Request: Reproduce each of the items below word for word, keeping every line unchanged.

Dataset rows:
§

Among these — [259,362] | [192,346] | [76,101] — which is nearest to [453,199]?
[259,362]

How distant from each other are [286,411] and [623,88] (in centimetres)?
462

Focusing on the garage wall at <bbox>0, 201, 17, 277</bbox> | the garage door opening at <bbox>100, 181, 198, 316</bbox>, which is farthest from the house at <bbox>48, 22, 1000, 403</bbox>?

§

Reply to the task:
Among these — [259,362] | [192,346] | [76,101] — which is nearest to [453,199]?
[259,362]

How distant from each other are [286,411] and [623,88] (in centimetres)?
462

Focusing on the garage wall at <bbox>0, 201, 17, 277</bbox> | the garage door opening at <bbox>100, 181, 198, 316</bbox>, which is farthest from the house at <bbox>48, 22, 1000, 403</bbox>?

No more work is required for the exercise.